**課題の目的**
下のラピアクタ発売の記事について、次の問いに答えてください。
(a) 3月までに確保できる見込みの供給量はどれだけですか。
(b) 同剤の効能・効果は何ですか。
(c) 小児適応はいつまでに申請する予定ですか。

**原文資料**
--*--

塩野義 インフルエンザ治療薬ラピアクタを27日から発売
公開日時 2010/01/27 04:02
塩野義製薬は1月26日、抗インフルエンザウイルス薬ラピアクタ点滴用(一般名=ペラミビル水和物)を今日27日から発売すると発表した。新型インフルエンザの流行や薬剤耐性への懸念を背景に、異例のスピードで承認を取得し、緊急薬価収載された製品。同社によると、3月までに約70万人分の供給量を確保できる見込み。4月以降も必要量を円滑に供給するため、「生産体制の拡充に努める」としている。
同社によると、同剤は外来での1回投与で通常のインフルエンザ症状に対する十分な効果と確実なコンプライアンスが期待でき、重症例や経口投与が困難な症例にまで幅広く使用できる。効能・効果はA型またはB型インフルエンザウイルス感染症で、小児適応は取得していない(小児適応は3月までに申請予定)。ただ、インフルエンザ患者に小児が多いこともあって、同剤の添付文書には09年12月27日現在の小児対象の臨床試験の途中経過が記載されている。厚労省はこれまでに、「(小児への)安全性は確立していないが、これらの患者の使用にあたっては本剤の必要性を検討した上で、患者の状態を観察しながら慎重投与することが記載されている」と説明している。

--*--

**提供資料**
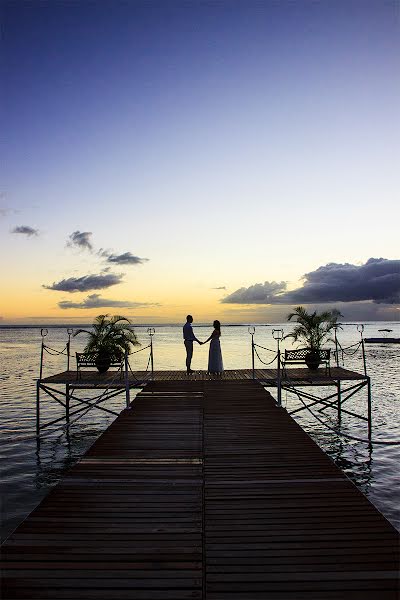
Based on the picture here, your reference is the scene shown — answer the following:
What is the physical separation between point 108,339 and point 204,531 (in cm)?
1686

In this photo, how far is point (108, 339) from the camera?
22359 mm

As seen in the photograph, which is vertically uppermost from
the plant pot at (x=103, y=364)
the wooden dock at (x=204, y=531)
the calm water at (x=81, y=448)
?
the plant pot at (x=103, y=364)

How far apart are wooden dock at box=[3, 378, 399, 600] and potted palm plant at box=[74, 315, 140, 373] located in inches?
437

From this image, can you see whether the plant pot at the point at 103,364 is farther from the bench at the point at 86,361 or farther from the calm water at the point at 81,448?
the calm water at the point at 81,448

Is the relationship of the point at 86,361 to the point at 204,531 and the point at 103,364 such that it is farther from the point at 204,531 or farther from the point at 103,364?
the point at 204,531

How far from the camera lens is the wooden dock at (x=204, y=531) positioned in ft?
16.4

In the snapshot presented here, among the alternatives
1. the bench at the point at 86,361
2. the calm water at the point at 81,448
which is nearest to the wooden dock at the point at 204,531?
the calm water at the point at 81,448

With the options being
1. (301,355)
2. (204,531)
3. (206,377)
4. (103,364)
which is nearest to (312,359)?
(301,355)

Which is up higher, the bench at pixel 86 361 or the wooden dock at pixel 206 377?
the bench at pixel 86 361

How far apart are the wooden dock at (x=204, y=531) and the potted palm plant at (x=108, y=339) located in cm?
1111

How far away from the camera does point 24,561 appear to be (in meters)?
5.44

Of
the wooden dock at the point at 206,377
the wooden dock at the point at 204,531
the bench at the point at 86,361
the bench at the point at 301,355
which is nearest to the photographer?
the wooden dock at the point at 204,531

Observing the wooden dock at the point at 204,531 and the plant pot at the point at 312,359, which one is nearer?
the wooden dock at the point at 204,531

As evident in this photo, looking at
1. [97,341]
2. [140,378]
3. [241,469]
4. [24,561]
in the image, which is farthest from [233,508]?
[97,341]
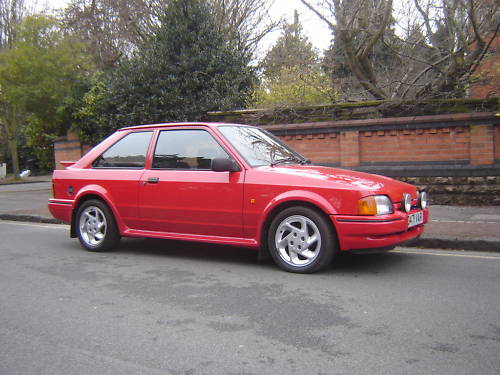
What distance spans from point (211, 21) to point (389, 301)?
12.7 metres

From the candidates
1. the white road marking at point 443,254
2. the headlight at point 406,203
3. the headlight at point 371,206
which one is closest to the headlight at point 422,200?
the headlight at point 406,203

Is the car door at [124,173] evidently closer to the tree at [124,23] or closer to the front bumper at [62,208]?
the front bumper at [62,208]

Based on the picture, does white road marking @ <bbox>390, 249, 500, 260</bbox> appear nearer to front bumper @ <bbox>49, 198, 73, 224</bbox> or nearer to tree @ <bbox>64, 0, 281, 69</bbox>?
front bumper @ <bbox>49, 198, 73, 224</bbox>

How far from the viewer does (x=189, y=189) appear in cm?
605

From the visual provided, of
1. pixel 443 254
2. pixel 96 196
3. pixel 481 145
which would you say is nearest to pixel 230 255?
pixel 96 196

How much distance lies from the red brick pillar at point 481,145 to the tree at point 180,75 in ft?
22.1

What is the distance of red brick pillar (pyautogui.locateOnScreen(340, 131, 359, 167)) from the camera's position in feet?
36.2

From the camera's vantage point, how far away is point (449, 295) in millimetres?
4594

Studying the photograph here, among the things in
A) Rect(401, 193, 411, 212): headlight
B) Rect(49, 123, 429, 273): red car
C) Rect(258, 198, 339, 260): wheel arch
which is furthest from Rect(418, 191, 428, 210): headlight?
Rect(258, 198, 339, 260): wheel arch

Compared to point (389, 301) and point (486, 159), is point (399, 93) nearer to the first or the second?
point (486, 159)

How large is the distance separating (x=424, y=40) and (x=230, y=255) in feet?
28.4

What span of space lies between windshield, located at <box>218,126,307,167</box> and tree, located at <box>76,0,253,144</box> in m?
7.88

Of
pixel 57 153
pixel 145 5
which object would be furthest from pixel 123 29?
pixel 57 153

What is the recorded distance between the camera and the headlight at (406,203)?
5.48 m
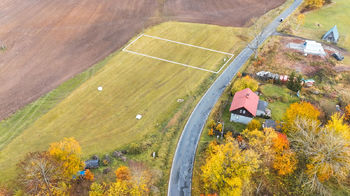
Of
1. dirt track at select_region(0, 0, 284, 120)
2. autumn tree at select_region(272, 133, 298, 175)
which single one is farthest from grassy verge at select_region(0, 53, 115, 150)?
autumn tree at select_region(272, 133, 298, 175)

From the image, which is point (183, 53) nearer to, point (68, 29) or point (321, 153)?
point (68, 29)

--*--

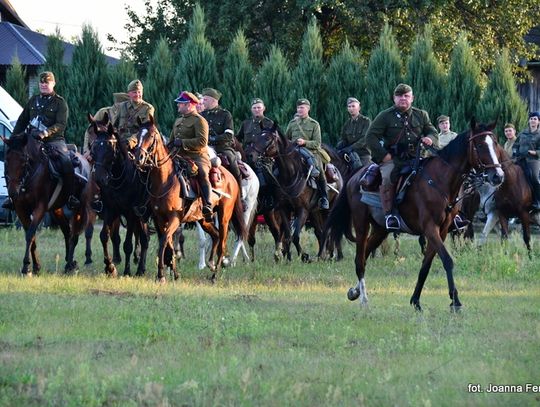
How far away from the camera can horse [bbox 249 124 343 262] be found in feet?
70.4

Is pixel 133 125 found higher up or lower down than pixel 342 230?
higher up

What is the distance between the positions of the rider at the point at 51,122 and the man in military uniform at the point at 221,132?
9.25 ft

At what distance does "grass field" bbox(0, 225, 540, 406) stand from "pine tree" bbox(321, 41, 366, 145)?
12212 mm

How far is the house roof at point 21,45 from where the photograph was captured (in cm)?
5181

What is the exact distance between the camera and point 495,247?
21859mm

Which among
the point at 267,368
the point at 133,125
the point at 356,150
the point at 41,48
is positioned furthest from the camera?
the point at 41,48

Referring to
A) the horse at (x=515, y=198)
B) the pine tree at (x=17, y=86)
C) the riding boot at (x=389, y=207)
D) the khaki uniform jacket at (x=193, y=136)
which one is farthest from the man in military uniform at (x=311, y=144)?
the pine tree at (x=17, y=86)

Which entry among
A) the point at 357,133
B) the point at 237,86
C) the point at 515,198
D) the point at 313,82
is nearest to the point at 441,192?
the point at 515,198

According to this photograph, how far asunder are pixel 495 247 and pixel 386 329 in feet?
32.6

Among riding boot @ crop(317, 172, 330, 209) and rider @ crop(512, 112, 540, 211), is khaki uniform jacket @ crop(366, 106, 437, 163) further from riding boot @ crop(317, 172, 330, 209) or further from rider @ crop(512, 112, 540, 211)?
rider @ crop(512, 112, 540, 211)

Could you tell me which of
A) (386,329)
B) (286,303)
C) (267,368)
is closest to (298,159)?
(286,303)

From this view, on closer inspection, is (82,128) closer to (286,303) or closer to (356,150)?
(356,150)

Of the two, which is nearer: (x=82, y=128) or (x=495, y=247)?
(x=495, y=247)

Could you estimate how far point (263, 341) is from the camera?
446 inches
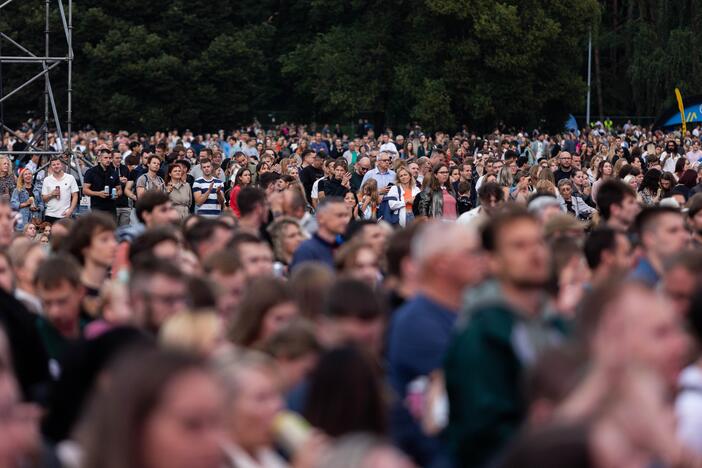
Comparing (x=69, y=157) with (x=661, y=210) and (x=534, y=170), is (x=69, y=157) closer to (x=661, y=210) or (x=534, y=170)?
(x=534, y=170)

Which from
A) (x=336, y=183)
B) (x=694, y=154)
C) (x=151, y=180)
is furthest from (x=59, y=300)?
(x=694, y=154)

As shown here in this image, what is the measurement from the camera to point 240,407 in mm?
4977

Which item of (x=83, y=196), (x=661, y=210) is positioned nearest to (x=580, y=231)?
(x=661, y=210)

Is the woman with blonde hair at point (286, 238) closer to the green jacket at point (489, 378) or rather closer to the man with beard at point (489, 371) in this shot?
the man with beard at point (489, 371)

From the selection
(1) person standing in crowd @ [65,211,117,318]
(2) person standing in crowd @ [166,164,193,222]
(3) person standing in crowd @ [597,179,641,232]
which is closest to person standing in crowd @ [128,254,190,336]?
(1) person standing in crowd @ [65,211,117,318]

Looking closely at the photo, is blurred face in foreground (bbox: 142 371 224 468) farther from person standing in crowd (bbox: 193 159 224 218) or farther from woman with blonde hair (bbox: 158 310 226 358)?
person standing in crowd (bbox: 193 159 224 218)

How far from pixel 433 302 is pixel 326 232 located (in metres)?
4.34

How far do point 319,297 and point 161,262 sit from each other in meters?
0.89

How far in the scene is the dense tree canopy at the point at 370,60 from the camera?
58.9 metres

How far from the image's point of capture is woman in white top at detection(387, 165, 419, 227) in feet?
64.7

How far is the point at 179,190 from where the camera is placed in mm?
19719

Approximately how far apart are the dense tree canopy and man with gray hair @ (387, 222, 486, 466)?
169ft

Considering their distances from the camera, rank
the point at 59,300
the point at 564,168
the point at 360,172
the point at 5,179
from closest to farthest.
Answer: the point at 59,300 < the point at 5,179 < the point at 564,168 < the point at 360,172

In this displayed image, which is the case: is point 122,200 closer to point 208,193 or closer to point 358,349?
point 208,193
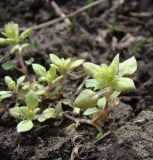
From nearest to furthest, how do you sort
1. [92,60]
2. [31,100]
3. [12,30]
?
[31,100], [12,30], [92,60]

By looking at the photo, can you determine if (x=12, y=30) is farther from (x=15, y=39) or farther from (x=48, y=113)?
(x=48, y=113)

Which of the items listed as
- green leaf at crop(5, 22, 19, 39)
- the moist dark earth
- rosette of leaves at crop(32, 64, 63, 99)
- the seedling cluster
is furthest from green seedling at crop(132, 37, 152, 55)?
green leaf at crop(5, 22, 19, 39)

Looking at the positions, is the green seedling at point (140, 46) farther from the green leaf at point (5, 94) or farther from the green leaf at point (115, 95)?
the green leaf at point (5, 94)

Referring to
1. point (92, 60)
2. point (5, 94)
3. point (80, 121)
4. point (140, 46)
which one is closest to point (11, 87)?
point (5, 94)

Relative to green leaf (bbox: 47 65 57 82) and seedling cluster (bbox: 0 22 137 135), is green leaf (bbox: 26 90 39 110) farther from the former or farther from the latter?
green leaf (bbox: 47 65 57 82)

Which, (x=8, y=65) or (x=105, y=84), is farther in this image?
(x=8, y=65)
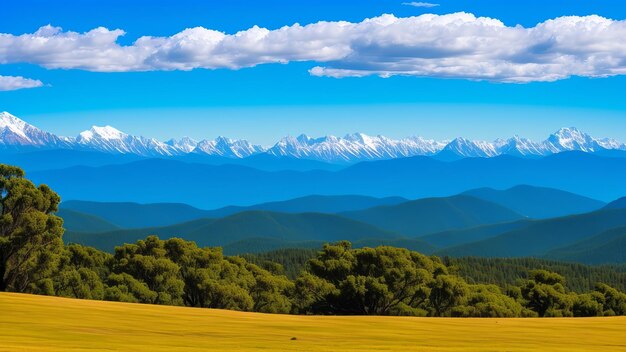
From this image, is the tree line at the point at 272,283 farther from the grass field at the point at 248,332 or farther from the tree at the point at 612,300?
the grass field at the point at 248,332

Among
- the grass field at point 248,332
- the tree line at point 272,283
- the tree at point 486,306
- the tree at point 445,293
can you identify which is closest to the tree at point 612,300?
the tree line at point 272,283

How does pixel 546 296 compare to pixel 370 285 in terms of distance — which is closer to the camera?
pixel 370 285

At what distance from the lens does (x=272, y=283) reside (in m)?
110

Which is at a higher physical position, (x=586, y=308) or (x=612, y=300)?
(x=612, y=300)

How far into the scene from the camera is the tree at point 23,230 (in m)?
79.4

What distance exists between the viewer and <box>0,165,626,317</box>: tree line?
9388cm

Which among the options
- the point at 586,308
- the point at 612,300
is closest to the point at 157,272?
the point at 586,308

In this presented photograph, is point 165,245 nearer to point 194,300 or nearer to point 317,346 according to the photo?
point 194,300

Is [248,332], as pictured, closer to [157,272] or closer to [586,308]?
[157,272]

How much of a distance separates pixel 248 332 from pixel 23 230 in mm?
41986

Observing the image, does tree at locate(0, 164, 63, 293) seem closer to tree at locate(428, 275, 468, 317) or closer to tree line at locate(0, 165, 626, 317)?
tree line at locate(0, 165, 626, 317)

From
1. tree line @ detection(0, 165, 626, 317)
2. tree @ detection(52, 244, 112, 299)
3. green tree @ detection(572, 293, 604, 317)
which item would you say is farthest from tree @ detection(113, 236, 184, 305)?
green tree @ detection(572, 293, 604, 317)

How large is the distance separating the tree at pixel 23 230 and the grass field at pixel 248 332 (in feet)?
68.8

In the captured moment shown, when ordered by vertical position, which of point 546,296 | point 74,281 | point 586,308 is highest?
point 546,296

--*--

**あなたの解答**
(a) 約70万人分
(b) A型またはB型インフルエンザウイルス感染症
(c) 3月まで